Talking About My(Space) Generation |
by Roberto Rivera |
A year ago, people around the world were anguished over the plight of Knut, a baby polar bear born at a Berlin Zoo. Knut had been rejected by his mother and an animal rights activist had been quoted in a German magazine as saying, "The zoo must kill the bear. Feeding by hand is not species-appropriate but a gross violation of animal protection laws." Another said that zoo officials "should have had the courage to let the bear die."
As you probably know, it didn't come to this. A worldwide phenomenon called "Knutmania" not only assured Knut's survival, it made him a cash cow (bear?) for the Berlin zoo.
So how is Knut taking his newfound fame? How is he using his second chance at life?
Not well. One of his keepers told the Daily Mail that Knut is a "publicity-addicted psycho" who is "obsessed with the limelight and [howls] with rage when denied an audience." Markus Roebke told the Daily Mail that
"He actually cries out or whimpers if he sees that there is not a spectator outside his enclosure ready to ooh and aah at him.
"When the zoo had to shut because of black ice everywhere he howled until staff members stood before him and calmed him down."
According to Roebke, "'The trouble is that he identifies himself as a human and not as a polar bear. And as long as he is with us he will always think of Thomas Doerflein, the keeper who brought him up when he was a baby, as his father.
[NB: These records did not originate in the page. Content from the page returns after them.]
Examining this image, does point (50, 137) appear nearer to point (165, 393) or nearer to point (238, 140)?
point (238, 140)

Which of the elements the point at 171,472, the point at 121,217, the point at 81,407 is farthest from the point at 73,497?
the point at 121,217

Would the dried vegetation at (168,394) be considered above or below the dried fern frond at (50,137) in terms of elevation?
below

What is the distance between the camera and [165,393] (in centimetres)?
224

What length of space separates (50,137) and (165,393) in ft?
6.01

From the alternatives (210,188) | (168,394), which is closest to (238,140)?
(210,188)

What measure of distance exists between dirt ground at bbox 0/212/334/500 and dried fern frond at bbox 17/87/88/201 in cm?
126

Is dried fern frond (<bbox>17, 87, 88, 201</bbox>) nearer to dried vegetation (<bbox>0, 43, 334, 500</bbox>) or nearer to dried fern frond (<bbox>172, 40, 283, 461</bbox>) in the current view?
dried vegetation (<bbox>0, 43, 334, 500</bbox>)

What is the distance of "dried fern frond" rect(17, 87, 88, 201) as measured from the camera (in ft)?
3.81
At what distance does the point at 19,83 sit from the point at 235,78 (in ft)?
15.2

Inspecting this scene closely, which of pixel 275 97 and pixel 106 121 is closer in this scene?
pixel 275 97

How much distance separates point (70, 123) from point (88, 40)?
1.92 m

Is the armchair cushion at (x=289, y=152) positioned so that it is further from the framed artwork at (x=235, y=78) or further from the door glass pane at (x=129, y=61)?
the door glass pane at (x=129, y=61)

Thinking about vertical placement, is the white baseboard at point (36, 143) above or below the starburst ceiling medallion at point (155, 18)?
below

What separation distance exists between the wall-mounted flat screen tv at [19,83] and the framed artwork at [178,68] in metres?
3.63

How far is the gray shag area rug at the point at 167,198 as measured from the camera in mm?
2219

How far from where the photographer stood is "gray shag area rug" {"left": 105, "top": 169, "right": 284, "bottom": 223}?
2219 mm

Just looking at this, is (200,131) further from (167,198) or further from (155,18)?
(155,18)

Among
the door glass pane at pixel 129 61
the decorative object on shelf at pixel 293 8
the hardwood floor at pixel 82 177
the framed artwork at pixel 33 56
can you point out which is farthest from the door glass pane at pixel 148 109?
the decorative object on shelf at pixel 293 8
Knut needs publicity and that must change.'"
Apparently Roebke isn't alone in his assessment of the star's mental health: "In January, a prominent animal conservationist branded him 'an animal psychopath.'"
There's an obvious cautionary tale here: Wait until you see what blogging, MySpace and Facebook do to an entire generation of young Americans.
The solution is obvious: A guest spot on "How I Met Your Mother"! Hey, if it could solve all Brit's problems . . .
http://ukpress.google.com/article/ALeqM5h-zLQh-Aam4b8YfIojpdSAGQlAOQ
Posted by: Gina Dalfonzo | March 28, 2008 at 10:28 AM
My goodness, aren't you humans predictably self-obsessed. Yes, I do want to be able to see you, but it isn't because I want you to "ooh and aah" at me. Please!
Frankly, I couldn't care less about your sentimental regard. Heck, the "sentimental regard" of humans in my country for David Hasselhoff is enough for me to find the "sentimental regard" of humans worthless, if not downright insulting.
I don't want your regard. I just want you to stand in my view, so that I can imagine eating you.
I mean, DUH, I'm a freaking polar bear.
Posted by: Knut | March 28, 2008 at 11:29 AM
But normal polar bears DON'T do that... you're proving The Point, Knut.
Posted by: Samuel X | March 28, 2008 at 04:54 PM
MMMMmmmm ... grilled Samuel X, some lettuce, and a thick tomato slice between two pieces of bread.
With just a dash of pepper.
MMMMmmmm...
Posted by: Knut | March 28, 2008 at 05:18 PM
Normal polar bears don't eat bread, Knut. And never heard of pepper which is a tropical plant.
They also don't grill their meat.
Posted by: Jason Taylor | March 29, 2008 at 01:18 PM
So, you're saying everyone on myspace facebook or a blog would be better of being killed as an infant? ;)
Why don't they just leave him alone for a while, eventually he'll stop howling and get over it right?